Me torturas. Andas a tocar-me sem me querer. Andas, e não sabes que o fazes. Falas e nunca dizes uma coisa, apenas. Penso às vezes que me queres por louco. Mas não sabes que o fazes, e o fazes. És simples e envolvente como uma flor exótica. Me torturas e por vezes penso em dizer-te "Que queres? Toma-me ou deixa-me em paz". Quando penso que não estás, te acercas mansa e ferozmente bela. E quando penso que finalmente vais tomar-me, deixas-me a ver o vento. Bem vejo, quando eu não mais estiver perto, vais querer puxar-me pra junto, como se me quisesses verdadeiramente, porém já saberei eu que tão pouco valerá voltar. No entanto voltarei, indubitavelmente. Me mereces. Ainda que não me queiras.

Aos Deuses Internos

Eu bebi do fogo em pura forma
Todas as flamas adjacentes e temperamentais
Bebi como quem bebe do elixir Olmeca
Brinquei com as fulguras em minha língua
Em misto ardente de tato e paladar
E eu quis em suma e ensandecida
Que elas e as damas queimadouras
Dançassem dentro de mim invisíveis
Como jamais haverá quem faça
E nem todo amor nem todo o ódio seriam tão frios
Como as chamas que bebo em meu nome

sábado, 22 de outubro de 2011

Traje de Gala


A chuva, o cheiro, a fumaça, tudo tudo lembra algo muito bom de viver, algo que só de existir é sublime, algo que você lembra mesmo que nunca tenha vivido. O mesmo som dos carros e pessoas, os mesmo afazeres da vida normal, os mesmos trajetos, sem dúvida, mas tudo vira outra coisa, tudo é mais fresco e o vento fala outra língua, da liberdade. As ruas são escuras e claras ao mesmo tempo. Os sorrisos merecem ser calmos, se vierem, e tudo incute um rir interno, até mesmo respirar. E o tempo vibra suavemente, pela área atrás dos olhos, ameaçando voltar algo lá de trás, de se dobrar repentinamente.
É assim que a Existência mostra um dos seus trajes de gala.
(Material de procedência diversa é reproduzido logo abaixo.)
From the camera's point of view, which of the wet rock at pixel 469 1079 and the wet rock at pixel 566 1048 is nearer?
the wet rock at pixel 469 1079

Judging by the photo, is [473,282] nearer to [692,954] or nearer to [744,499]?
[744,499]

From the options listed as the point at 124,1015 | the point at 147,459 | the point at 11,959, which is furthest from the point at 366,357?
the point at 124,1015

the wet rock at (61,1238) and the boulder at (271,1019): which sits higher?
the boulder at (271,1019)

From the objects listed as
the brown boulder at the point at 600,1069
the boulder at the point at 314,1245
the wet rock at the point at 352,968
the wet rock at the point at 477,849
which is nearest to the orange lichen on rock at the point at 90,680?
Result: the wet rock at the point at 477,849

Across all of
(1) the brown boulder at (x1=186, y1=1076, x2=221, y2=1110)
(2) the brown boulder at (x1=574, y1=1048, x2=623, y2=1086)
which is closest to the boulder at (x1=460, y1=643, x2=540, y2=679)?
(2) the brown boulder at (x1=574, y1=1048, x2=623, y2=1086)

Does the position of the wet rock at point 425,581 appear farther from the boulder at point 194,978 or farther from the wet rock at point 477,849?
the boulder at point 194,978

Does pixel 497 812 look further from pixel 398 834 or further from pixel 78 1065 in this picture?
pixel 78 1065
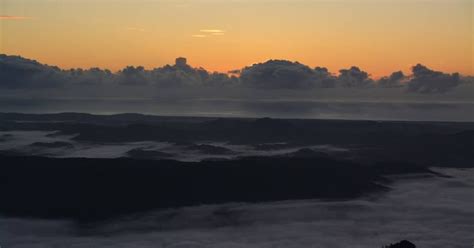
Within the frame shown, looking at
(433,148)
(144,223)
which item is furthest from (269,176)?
(433,148)

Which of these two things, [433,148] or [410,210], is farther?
[433,148]

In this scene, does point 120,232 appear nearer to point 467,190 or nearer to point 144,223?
point 144,223

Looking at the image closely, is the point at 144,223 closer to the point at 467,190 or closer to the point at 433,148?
the point at 467,190

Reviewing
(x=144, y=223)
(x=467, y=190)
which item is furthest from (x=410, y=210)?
(x=144, y=223)

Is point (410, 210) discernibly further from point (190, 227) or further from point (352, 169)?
point (190, 227)

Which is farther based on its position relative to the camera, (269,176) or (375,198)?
(269,176)

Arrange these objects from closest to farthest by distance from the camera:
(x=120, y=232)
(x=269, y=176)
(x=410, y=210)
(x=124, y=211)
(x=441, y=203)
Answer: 1. (x=120, y=232)
2. (x=124, y=211)
3. (x=410, y=210)
4. (x=441, y=203)
5. (x=269, y=176)

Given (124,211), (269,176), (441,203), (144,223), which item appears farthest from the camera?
(269,176)

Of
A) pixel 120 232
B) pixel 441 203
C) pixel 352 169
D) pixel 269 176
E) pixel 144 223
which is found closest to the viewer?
pixel 120 232

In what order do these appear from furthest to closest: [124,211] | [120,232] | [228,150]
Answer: [228,150] → [124,211] → [120,232]
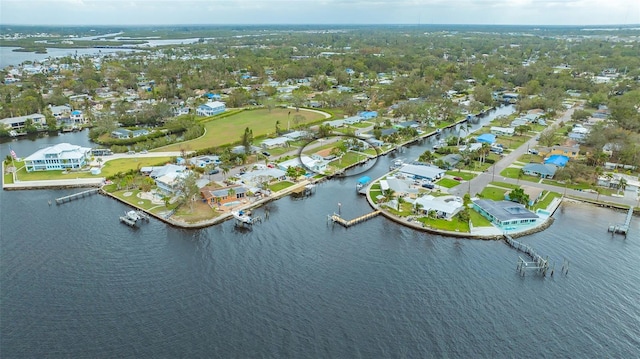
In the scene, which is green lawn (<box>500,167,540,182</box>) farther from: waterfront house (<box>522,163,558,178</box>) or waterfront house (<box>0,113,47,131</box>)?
waterfront house (<box>0,113,47,131</box>)

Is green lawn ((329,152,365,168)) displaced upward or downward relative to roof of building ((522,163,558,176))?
downward

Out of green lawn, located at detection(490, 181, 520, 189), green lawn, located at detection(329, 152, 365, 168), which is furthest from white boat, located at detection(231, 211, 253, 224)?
green lawn, located at detection(490, 181, 520, 189)

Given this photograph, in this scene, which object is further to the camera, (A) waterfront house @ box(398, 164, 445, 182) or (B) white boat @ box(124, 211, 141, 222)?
(A) waterfront house @ box(398, 164, 445, 182)

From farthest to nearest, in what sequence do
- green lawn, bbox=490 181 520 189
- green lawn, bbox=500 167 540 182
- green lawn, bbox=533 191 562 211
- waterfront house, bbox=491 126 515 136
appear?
waterfront house, bbox=491 126 515 136 < green lawn, bbox=500 167 540 182 < green lawn, bbox=490 181 520 189 < green lawn, bbox=533 191 562 211

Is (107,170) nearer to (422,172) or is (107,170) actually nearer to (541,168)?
(422,172)

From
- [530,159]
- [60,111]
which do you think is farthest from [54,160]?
[530,159]

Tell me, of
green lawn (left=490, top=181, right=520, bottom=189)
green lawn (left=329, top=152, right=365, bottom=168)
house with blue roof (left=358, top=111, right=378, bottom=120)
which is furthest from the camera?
house with blue roof (left=358, top=111, right=378, bottom=120)

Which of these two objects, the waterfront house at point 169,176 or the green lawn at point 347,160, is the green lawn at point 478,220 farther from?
the waterfront house at point 169,176
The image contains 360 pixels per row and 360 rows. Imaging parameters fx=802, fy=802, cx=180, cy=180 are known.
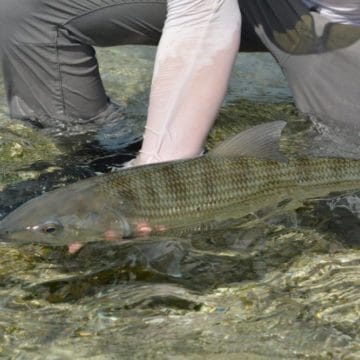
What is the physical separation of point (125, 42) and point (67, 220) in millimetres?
1472

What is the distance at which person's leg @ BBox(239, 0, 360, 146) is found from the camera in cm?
353

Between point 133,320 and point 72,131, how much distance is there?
1.57 metres

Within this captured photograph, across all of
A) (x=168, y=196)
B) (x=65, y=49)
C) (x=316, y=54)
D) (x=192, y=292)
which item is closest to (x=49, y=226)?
(x=168, y=196)

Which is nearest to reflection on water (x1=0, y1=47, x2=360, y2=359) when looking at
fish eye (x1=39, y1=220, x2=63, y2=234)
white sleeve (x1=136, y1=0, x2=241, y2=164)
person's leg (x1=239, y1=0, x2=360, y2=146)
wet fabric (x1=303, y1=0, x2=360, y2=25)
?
fish eye (x1=39, y1=220, x2=63, y2=234)

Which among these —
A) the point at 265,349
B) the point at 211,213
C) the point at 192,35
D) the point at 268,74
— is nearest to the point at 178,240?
the point at 211,213

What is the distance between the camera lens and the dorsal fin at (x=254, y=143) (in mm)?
2865

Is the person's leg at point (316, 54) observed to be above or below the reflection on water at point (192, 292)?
above

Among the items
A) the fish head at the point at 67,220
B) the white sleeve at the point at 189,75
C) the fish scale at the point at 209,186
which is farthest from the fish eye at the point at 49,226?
the white sleeve at the point at 189,75

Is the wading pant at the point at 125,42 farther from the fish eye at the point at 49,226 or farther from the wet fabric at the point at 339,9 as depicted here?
the fish eye at the point at 49,226

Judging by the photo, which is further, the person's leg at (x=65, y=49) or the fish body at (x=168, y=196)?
the person's leg at (x=65, y=49)

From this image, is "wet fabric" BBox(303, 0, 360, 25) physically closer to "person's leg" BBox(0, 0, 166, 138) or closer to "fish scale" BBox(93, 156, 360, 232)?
"person's leg" BBox(0, 0, 166, 138)

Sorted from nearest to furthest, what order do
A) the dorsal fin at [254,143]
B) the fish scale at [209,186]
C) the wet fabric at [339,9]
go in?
1. the fish scale at [209,186]
2. the dorsal fin at [254,143]
3. the wet fabric at [339,9]

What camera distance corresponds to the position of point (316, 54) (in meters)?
3.58

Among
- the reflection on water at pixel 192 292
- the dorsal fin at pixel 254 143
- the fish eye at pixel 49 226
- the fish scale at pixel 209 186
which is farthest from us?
the dorsal fin at pixel 254 143
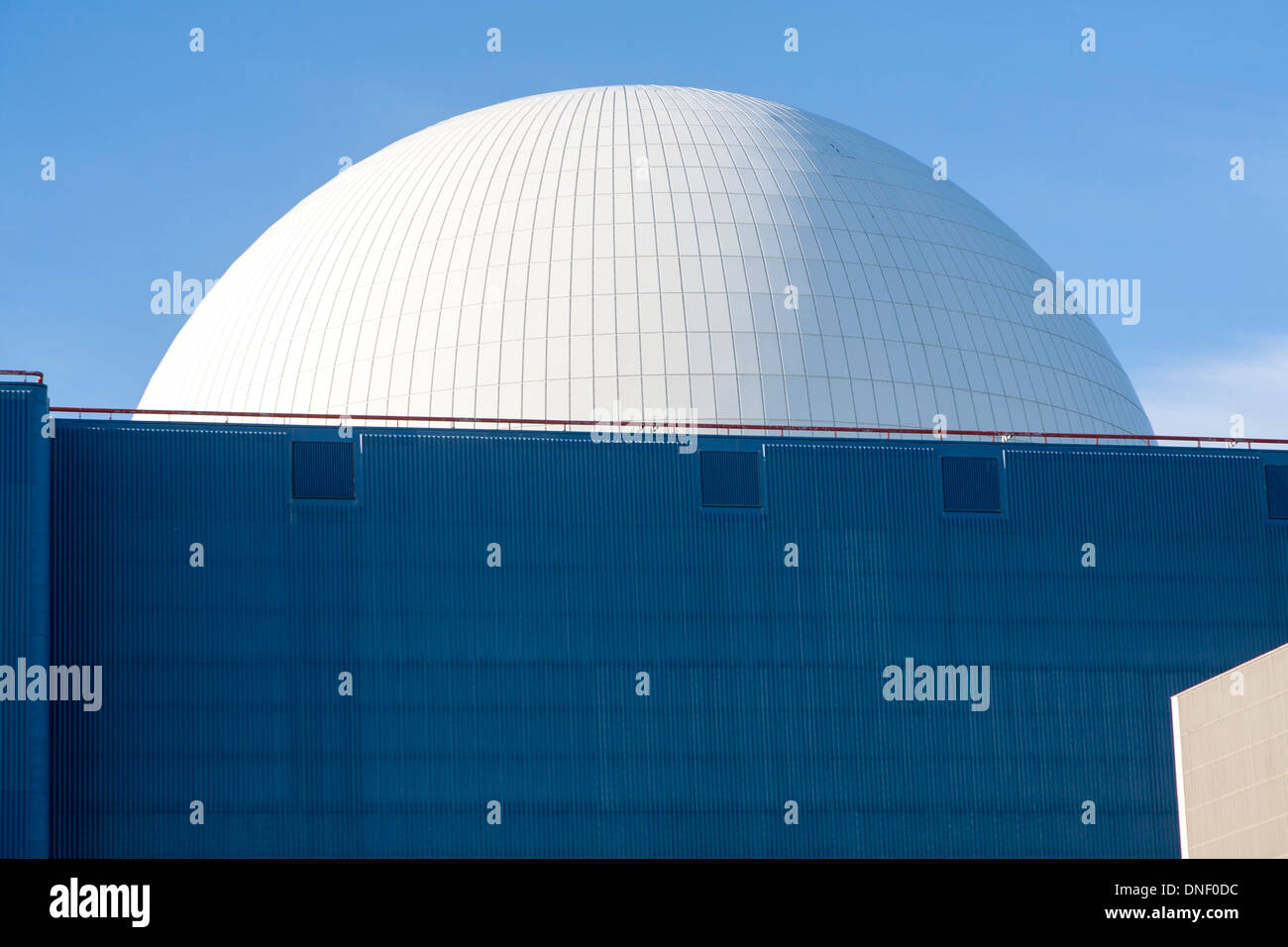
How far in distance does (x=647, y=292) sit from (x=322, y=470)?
11237 millimetres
quinta-feira, 20 de outubro de 2011

Ácido Lúdico

 
Na boca cheia de fumaça
flutuam, envoltas,
minhas últimas palavras.
São teu nome e nele digo que sei.
No tédio mortal dos meus dias
segui muitas vezes
o pensamento do nada cinzento.
Tão embora nada tenha mudado,
em fato,
o tempo é findo.
E é sabido que o tempo muda
toda uma perspectiva secular.
E de séculos é formado todo ele,
todo santo segundo
em que detesto tudo
que amo.

sábado, 15 de outubro de 2011

Mais adiante há uma floresta. Uma densa floresta de árvores de folhas grandes. Corre um rio, mas o importante não é a corrida dele, afinal não se sabe pra onde ele corre, ele não chega mesmo ao mar. O rio é verde, um verde intenso e azulado, escurecido pelas pedras pretas, redondas e brilhantes que forram o fundo. Não é muito largo, o que torna mais difícil de explicar sua cor, não que alguém já tenha pensado em fazê-lo. É um rio que toma toda luz ao redor, por metros, mas ilumina toda a vista, sem reluzir. Ele toma a atenção. E o raciocínio, também. Vaga, por lá, algo silencioso. Algo vestido de preto e tão silencioso que se move e respira rouco e, ao fazer isso, torna tudo mais silencioso que antes. Há também, uma clareira, não muito grande. No meio  dela, não exatamente no centro, uma árvore, ou algo muito próximo disso. Talvez alguém, ou algo próximo disso. Deve haver também coisas as quais não há como ter certeza, não há certeza se estão lá, se existem, se são coisas e se, existindo algum lado, qual escolhem, se escolhem. Só não parece haver, nessa floresta, por esse rio, pela clareira e mais profundamente, pessoas. Não parece.

segunda-feira, 10 de outubro de 2011


Sou feito de pedra

Entre todos de todos os lugares

Sou feito de silêncio

Ninguém se arrisca fogo à pedra

Sou feito de perda

Fumaça e Espelhos

Uso de estranhezas simpáticas e curiosidades para encobrir o vazio que sou.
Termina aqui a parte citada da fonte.